Who are we? Well, Jim is the author of seven fantasy novels and more than 40 published short stories. He’s written about underdog goblin runts, ass-kicking fairy tale princesses, and is currently writing about a modern-day librarian who pulls ray guns out of SF books. He’s also a moderately popular blogger, and caretaker of various fuzzy beasts. As for me — if you’re not already aware — I’m the author of six fantasy novels and more than 30 published short stories, which puts me just a little behind him. I’ve written about people split in half (mystically, not with an axe) and faeries hiding out underneath London, and I’m currently writing about a nineteenth-century gentlewoman who travels around the world to study dragons and get into trouble, not necessarily in that order. I am a mildly popular blogger, and alas, have no fuzzy beasts to take care of — unless you count my husband.

Our most recent books are, respectively, The Snow Queen’s Shadow and With Fate Conspire.

Without further ado . . . .

***

Marie: There are a million books out there that will tell you how to write a novel, but I’ve never seen one that tells you how to write a series. Nobody tells you how to do that; it’s something you figure out the hard way, after you’ve got a contract — no pressure! And it’s hard enough figuring out what to do in the middle, but sticking the landing . . . that’s the real killer.

With Fate Conspire was really my first experience with ending a series. You had the goblin trilogy, so at least you’d done this once before; but me, all I had under my belt was the doppelganger duology. Those weren’t even conceived of as a series, not originally; I wrote the first book to be a stand-alone, ending on something major happening, and then built the second around how people reacted to that event. It was a before-and-after model, which is relatively simple — kind of like one long book. The Onyx Court series, on the other hand, was very different. Each plot stands more or less alone, but there’s a certain amount of thematic and character arc across the four, which I felt needed to pay off in a satisfying fashion — but without making the book something that would only make sense to people who had read the whole series.

How about you? What was it like writing Goblin War, versus Snow Queen’s Shadow?

Jim: Don’t you love writing a sequel to a book you never planned to write a sequel for? Goblin Quest was similar, very much written to be a complete, standalone book. I like to joke that of course I planned it all out and knew exactly what I was doing for all three books, but that would be total dung.

Writing the second goblin book was difficult. Ending the series was even harder. Even if each book could stand completely on its own, I was still ending a series. Expectations were higher. I wanted something big, something that brought a sense of closure.

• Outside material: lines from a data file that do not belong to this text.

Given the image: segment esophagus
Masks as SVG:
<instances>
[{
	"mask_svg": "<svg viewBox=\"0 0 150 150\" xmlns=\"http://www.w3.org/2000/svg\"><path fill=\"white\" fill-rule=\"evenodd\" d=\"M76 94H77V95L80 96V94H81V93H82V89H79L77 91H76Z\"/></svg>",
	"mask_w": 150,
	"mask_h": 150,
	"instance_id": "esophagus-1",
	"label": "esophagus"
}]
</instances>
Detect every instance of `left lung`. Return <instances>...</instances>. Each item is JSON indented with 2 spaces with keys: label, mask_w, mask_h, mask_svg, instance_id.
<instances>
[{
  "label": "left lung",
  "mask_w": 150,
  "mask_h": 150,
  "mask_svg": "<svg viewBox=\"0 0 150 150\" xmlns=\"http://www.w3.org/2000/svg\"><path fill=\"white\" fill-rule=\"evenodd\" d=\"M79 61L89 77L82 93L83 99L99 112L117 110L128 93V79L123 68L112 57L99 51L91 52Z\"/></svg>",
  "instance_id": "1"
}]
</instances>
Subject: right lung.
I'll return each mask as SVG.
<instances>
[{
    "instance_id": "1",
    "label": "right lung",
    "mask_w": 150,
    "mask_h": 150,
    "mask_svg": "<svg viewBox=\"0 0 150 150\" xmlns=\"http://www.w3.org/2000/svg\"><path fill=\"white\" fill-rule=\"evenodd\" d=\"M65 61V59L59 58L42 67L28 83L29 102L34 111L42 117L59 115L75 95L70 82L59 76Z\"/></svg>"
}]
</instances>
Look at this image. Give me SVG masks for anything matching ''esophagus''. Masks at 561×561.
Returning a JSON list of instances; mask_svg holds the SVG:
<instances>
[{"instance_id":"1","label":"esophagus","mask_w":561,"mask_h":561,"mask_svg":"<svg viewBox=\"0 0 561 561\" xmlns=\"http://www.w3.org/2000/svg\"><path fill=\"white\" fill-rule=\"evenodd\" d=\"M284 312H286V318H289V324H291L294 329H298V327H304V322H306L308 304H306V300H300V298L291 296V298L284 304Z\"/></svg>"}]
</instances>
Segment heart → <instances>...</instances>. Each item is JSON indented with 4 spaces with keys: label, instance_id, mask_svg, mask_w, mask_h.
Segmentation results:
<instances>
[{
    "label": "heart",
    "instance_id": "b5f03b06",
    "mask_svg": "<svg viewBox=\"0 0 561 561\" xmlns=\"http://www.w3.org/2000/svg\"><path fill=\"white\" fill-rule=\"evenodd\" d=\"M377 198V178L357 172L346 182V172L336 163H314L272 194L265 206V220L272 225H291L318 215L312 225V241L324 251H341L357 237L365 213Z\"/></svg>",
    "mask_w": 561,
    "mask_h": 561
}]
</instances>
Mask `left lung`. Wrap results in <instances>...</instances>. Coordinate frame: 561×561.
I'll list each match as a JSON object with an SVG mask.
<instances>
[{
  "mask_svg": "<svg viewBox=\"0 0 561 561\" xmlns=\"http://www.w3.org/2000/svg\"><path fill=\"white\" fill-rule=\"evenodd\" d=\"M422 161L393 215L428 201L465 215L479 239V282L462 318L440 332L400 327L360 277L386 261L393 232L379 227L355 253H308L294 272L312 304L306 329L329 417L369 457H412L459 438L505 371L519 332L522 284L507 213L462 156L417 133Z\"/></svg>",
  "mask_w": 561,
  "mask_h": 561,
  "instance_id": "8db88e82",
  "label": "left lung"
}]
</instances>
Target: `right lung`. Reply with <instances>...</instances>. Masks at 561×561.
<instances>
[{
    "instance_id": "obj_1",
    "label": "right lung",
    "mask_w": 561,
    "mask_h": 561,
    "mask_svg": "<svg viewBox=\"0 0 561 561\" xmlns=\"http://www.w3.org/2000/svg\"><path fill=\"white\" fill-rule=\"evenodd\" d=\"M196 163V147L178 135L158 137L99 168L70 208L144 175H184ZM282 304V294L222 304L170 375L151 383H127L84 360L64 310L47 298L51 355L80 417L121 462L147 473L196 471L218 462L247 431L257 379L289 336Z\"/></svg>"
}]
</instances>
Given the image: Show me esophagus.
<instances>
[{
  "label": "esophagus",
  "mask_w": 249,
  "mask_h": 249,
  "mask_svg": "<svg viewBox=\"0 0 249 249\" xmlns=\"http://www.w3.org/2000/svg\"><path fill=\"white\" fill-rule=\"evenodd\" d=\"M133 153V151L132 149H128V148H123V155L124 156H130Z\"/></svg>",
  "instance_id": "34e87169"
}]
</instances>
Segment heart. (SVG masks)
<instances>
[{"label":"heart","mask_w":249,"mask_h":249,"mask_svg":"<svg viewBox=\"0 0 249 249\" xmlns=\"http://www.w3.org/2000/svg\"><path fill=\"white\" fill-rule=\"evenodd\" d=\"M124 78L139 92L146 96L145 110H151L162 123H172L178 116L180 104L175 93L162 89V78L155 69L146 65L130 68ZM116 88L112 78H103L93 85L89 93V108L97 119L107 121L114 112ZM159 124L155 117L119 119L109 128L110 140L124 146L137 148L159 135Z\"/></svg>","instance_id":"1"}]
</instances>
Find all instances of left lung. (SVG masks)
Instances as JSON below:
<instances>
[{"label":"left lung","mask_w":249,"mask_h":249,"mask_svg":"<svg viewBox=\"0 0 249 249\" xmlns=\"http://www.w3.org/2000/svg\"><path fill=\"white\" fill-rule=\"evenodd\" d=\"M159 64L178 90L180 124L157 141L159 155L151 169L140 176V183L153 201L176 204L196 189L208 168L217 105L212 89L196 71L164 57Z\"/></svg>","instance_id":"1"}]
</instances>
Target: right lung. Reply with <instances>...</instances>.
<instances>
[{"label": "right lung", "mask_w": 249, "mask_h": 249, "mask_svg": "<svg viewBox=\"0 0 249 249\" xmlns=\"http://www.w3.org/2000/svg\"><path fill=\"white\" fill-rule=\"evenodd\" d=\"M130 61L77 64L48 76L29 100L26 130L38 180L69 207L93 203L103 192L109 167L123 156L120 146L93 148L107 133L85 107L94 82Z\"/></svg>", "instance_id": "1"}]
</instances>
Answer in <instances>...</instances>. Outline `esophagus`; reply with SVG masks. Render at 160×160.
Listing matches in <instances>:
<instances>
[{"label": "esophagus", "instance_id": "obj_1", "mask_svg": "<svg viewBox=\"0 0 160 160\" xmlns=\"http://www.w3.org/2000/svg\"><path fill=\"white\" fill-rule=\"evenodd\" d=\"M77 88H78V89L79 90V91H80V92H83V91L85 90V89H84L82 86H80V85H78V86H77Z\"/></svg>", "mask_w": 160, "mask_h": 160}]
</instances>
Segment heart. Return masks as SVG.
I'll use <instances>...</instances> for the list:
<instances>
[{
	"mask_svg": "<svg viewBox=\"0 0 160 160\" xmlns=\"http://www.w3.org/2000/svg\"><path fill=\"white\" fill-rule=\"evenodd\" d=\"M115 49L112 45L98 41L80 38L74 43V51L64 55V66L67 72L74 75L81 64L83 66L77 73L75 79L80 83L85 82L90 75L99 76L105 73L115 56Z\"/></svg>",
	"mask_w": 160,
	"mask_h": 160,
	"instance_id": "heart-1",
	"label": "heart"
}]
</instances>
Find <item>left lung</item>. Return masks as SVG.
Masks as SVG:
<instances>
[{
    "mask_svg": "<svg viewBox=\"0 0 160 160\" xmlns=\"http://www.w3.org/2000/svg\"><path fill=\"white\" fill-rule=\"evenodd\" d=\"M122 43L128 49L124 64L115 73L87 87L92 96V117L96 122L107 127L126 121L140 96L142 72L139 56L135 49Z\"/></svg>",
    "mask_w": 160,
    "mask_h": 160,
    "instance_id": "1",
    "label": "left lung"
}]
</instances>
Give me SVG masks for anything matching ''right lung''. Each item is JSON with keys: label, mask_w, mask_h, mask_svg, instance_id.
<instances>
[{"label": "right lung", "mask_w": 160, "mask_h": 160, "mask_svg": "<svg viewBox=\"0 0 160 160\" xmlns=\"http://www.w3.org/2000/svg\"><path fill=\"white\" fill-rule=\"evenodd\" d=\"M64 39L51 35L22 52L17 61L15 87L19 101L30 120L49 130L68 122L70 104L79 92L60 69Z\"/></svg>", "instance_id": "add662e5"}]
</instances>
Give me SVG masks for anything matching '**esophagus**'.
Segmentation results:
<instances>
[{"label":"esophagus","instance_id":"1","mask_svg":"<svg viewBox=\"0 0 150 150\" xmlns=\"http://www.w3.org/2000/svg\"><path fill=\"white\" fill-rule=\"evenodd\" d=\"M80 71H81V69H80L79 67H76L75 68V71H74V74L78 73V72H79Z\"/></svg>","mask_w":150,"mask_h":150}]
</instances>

I think closure was my biggest concern. I love that people e-mail me and try to convince me to do another goblin book, but generally it’s because they love the characters, not because they feel like they’ve been left hanging. There needs to be a payoff, like you said. And before I could figure out how to write that payoff, I needed to figure out what the underlying themes and questions of the series were.

Unfortunately, I generally don’t figure out my themes until after the fact … if ever. With the princess books, I was halfway through book four when it clicked that I’d spent the whole series deconstructing and challenging “Happily ever after.” So in addition to wrapping up some plot threads (will T get together with S or won’t she?), I needed something that brought closure to the various ever-after storylines. For the goblins, it was more about survival — so I needed to address how Jig and his fellow goblins were going to survive in the long run.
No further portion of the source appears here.